- _Text shown_:
┌────────

If I don't pay then they will contact my employer and it will come out of my wages!
I have no idea if I took out this loan or paid anything back aleady and no longer have any paperwork
What can I do about this?
So You can't remember if you borrowed money twice from the DWP? You can't remember paying back two loans you don't remember having?
Why don't you ask the DWP to prove (1) that you took out these loans and (2) what amounts you don't think you have paid.
With respect it seems to me that the DWP are now trawling the outstanding debts that people may owe because they haven't been repaid in full and on time.0 -
I have called them already and she is sending me details of the loan and
Whatever payments. What concerns me as it was 21yrs ago have they lost a lot of evidence I can only take there word on it.0 -
At present you have no idea what paperwork they have. 21 years is a long time but its not like a normal debt, there's no time barring.
I'd go to citizen's advice and ask, or find a welfare rights charity to ask.
I must admit, I do have benefit paperwork going back 20 years. I never throw financial paperwork out although I am stringent about other things. Its handy to have. I also am aware of any loans and whether I paid them back because having something jump on me years later would be nasty. It also helps when iffy credit collections people start writing letters about debts that go back a decade for vastly increased amounts, trying it on. I've got one that still writes to me about a pc that was returned because it didn't work over a decade ago.

└────────

- _Work to complete_: Extend the forum discussion about the old DWP loan debt, picking up after its final sentence. The lines that come next are not required for this work.

- _Collected data_:
┌────────

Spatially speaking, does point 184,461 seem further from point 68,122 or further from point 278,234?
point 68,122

└────────

- _Expected answer_:
I had something come up about overpaid housing benefit from four years ago..,I was able to prove exactly what was going on then and why I didn't owe it because I had paperwork going back many years.
If you disagree that you owe this money, you will again have to speak to citizen's advice. But its going to be your word against theirs if you don't have any paperwork.., and guess who's more likely to be believed?
All I can suggest if you have to pay it back is setting repayment terms as favourable to yourself as possible (i.e. minimal repayments).0 -
deannatrois wrote: »
All I can suggest if you have to pay it back is setting repayment terms as favourable to yourself as possible (i.e. minimal repayments).
Shouldn't it be the other way round? Repay as much as you can, not as little as you can get away with?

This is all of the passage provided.